When Atlanta residents go to the polls Tuesday to vote on a $513 million sales tax that would go toward improving and building schools, the Buckhead cluster will have a lot at stake.
School officials and parents argue that classes at the eight schools in the cluster are overcrowded and that several of the schools' tiny footprints makes it impossible to expand.
"The overcrowding in our cluster is out of control," said Joleen Neel, who has kids in elementary, middle and high schools in Buckhead. "It is a good thing, because people are coming back to the area. But we need help over here."
On Tuesday, if voters pass the special purpose local option sales tax (SPLOST), schools in Buckhead as well as across Atlanta and the region will get much needed money for upgrades. Buckhead would not only get millions to expand and renovate schools. The region would also build a new elementary school and a new high school, helping relieve overcrowding while accommodating continued growth in the area. Midtown has also been targeted for a new middle school.
“There are some truly older schools that meet code, but barely, that we have to upgrade,” said Atlanta Public Schools Superintendent Erroll Davis. “North Atlanta continues to grow, so we need a new school there."
Atlanta is one of three independent school systems and five counties that have multi-million dollar sales tax referendums on the ballot. If SPLOST IV is approved, it would mark the third time the tax has been renewed since it was created in the mid-1990s.
Residents in Cherokee, DeKalb, Fulton, Gwinnett and Henry counties, as well as those in Atlanta, Buford and Decatur will vote whether to fund their specific projects.

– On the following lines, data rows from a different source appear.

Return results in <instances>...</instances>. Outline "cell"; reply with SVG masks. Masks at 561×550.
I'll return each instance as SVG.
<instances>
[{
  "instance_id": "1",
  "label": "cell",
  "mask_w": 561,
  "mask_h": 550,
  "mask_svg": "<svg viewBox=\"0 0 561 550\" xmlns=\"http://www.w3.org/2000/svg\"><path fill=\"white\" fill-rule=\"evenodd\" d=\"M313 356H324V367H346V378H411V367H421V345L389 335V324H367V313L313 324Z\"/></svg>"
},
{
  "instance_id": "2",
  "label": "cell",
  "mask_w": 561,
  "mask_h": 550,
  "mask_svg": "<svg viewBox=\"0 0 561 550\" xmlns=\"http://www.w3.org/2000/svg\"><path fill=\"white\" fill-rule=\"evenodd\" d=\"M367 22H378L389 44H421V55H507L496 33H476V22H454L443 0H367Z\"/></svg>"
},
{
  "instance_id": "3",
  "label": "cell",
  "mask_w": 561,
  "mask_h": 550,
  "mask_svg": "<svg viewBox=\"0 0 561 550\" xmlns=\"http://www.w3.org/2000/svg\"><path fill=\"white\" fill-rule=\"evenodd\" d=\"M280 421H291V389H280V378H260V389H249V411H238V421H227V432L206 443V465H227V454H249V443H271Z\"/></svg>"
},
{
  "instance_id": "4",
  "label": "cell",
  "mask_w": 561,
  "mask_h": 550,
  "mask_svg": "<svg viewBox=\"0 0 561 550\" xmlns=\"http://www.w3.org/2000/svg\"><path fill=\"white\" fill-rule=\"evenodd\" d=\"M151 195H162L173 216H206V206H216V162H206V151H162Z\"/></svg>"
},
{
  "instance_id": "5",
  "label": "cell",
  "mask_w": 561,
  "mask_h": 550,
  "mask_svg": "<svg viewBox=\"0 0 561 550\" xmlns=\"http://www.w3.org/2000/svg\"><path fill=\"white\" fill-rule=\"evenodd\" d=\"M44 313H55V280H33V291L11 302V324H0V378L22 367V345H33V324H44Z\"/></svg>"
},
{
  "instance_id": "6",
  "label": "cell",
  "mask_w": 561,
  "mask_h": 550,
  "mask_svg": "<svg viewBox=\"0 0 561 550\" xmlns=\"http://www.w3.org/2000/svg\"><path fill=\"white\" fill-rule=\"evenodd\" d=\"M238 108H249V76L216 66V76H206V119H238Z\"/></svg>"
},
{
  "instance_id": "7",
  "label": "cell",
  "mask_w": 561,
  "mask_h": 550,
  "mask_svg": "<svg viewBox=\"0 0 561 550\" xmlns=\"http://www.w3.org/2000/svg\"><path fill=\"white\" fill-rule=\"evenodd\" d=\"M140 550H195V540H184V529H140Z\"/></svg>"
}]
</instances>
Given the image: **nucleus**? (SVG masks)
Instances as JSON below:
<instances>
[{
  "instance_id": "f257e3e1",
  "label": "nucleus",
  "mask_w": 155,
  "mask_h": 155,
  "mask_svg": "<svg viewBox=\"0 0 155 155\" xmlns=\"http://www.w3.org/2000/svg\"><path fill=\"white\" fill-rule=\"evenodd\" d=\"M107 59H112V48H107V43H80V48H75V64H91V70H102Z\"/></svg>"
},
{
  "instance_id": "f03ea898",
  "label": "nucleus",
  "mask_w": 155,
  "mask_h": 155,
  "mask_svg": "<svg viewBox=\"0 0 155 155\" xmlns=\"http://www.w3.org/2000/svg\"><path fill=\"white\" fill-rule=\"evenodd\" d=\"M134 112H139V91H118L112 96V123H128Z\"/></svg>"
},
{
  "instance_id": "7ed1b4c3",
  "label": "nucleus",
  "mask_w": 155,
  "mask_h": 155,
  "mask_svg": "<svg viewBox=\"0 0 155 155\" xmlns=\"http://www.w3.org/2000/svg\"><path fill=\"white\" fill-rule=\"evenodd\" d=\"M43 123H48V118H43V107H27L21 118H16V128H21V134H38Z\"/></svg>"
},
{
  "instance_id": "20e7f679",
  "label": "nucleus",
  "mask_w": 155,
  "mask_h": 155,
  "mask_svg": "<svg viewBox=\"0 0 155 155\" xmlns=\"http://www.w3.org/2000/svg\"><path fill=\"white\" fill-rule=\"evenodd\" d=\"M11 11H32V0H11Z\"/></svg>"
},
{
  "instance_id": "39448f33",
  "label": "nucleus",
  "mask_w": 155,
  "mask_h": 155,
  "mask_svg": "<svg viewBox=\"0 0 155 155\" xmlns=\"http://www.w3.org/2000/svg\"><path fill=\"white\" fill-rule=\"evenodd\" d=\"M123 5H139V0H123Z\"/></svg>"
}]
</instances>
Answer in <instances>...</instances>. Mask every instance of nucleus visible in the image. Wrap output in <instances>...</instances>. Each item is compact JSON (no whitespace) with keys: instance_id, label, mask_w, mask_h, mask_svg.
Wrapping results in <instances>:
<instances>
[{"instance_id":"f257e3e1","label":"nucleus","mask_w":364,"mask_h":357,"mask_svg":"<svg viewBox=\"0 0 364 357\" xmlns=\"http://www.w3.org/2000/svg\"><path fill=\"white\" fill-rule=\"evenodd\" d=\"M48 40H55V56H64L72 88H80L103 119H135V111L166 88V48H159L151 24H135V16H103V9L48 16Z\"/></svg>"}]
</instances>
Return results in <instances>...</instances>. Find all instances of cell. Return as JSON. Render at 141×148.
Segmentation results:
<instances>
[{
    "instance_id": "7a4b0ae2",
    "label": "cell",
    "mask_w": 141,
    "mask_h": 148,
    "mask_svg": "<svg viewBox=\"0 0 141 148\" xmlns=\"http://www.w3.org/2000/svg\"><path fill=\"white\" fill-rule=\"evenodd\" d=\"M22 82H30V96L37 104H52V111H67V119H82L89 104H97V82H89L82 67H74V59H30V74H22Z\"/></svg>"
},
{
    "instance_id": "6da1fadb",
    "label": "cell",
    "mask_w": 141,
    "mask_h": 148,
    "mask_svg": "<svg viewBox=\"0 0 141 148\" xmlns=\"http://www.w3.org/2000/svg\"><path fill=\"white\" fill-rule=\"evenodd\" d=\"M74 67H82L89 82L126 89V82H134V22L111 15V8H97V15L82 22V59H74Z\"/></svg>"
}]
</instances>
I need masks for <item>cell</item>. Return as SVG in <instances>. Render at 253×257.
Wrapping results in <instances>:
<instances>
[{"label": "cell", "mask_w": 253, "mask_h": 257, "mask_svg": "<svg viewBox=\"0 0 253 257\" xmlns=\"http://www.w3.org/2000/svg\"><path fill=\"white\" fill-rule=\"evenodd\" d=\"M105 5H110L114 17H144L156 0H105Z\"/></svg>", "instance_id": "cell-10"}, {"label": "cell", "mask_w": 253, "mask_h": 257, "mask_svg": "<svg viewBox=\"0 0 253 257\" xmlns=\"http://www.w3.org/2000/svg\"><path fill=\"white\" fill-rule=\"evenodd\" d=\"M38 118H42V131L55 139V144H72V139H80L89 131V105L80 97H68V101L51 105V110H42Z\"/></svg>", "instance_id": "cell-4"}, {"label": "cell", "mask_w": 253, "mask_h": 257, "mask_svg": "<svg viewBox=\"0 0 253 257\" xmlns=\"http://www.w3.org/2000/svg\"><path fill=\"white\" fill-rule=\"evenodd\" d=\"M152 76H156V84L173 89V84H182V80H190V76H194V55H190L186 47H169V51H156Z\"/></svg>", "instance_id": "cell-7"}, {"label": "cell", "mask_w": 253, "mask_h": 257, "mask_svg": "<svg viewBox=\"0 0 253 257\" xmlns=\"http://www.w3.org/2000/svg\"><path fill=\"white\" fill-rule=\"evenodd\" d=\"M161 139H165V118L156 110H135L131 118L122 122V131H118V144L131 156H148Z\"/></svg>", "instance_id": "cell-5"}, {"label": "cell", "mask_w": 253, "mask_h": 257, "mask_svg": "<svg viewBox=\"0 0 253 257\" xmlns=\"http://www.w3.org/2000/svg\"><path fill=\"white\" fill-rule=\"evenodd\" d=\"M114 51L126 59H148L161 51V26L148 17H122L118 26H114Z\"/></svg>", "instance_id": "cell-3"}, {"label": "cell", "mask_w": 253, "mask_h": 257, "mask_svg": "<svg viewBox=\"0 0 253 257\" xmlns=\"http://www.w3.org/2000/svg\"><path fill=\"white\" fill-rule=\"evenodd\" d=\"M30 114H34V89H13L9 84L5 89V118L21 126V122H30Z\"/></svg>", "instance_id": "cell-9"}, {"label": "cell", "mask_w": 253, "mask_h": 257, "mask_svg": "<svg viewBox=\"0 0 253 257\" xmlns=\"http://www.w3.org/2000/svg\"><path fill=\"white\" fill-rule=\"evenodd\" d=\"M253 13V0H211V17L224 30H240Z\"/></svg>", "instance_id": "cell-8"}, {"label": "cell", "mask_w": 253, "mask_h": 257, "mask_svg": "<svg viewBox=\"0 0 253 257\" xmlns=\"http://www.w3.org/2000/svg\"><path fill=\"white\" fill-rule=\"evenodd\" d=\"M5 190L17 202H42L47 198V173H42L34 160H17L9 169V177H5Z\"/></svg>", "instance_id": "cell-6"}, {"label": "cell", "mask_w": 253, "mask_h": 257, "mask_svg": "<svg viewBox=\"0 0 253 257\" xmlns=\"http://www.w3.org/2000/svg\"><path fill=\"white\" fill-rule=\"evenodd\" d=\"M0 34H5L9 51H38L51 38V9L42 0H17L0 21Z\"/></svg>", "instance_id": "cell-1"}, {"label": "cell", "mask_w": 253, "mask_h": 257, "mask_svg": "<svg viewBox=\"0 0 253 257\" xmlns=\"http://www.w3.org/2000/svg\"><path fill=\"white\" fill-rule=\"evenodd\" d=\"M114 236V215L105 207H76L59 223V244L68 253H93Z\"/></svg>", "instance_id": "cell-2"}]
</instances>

According to census figures, Buckhead has grown significantly over the last decade, drawing an estimated 80,000 people who have been attracted by restaurants, shopping, neighborhoods, new condos and good schools.
“We are victims of our own success,” said Cynthia Briscoe Brown, who has lived in Buckhead for 17 years. “We have worked so hard for the last decade to make the community aware of our wonderful public schools. I regularly get cold calls from people who want to buy my house, because they want to be in our school district."
According to figures released Friday by APS, five of the eight schools in the Buckhead cluster have enrollments higher than the recommended capacity. With 1,311 students, Sutton Elementary is 271 over capacity. More than a dozen trailers are scattered about the campus. Garden Hills Elementary School is 133 students over capacity, while Bolton Academy, the largest elementary school in the area, is 138 under capacity.
But E. Rivers Elementary School, a nearly 60-year-old facility located in the Peachtree Battle area, would be a major benefactor if the SPLOST passes. It has been playing catch-up for years. None of the projects that were proposed the school, targeted by SPLOST III funds, were ever done.
The school, completed in 1952, is busting at the seams with 203 more students that it should normally handle.
APS had to refund $48 million in SPLOST money to Fulton County after county officials failed to file a form that accurately reflected enrollments of the city and county school systems, resulting in an overpayment to Atlanta. As a result, APS was forced to delay several construction projects.
Originally, $5 million had been allotted to E. Rivers in SPLOST IV, but that figure was revised to $10.2 million to make up for SPLOST III.
To address the overcrowding, the school re-configured the auditorium into four classrooms. The auditorium classrooms have walls, but high ceilings, which makes it difficult to hear.
PTA Vice President Christianna McCaleb said with no dedicated auditorium, the school has eliminated all class and school performances, including the traditional “Nutcracker,” and moved meetings to the cafeteria or a church across the street.
“It is not a good learning environment,” said McCaleb, whose second grade son’s classroom is in the auditorium."We are going to have to get these improvements."